## WORK TO COMPLETE:
Turn each line of the data below into a row of a Markdown table with two columns, Row and Line, numbering the rows and skipping any blank lines. Leave the pictures out of the table.

## MATERIAL PROVIDED:
━━━━━━━━━━━━━━━━━━━━━━━━━━━━━━
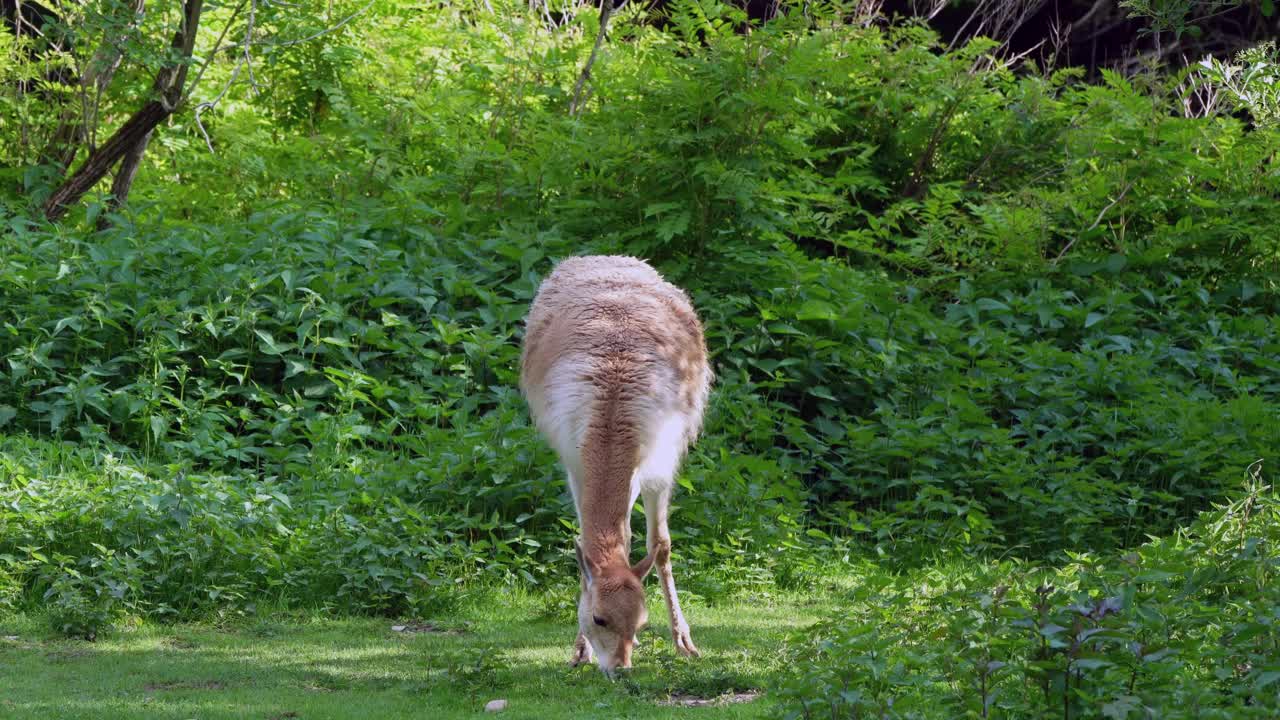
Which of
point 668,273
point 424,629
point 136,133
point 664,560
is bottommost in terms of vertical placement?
point 424,629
━━━━━━━━━━━━━━━━━━━━━━━━━━━━━━
## TASK RESULT:
| Row | Line |
|---|---|
| 1 | Which of |
| 2 | point 668,273 |
| 3 | point 424,629 |
| 4 | point 136,133 |
| 5 | point 664,560 |
| 6 | is bottommost in terms of vertical placement? |
| 7 | point 424,629 |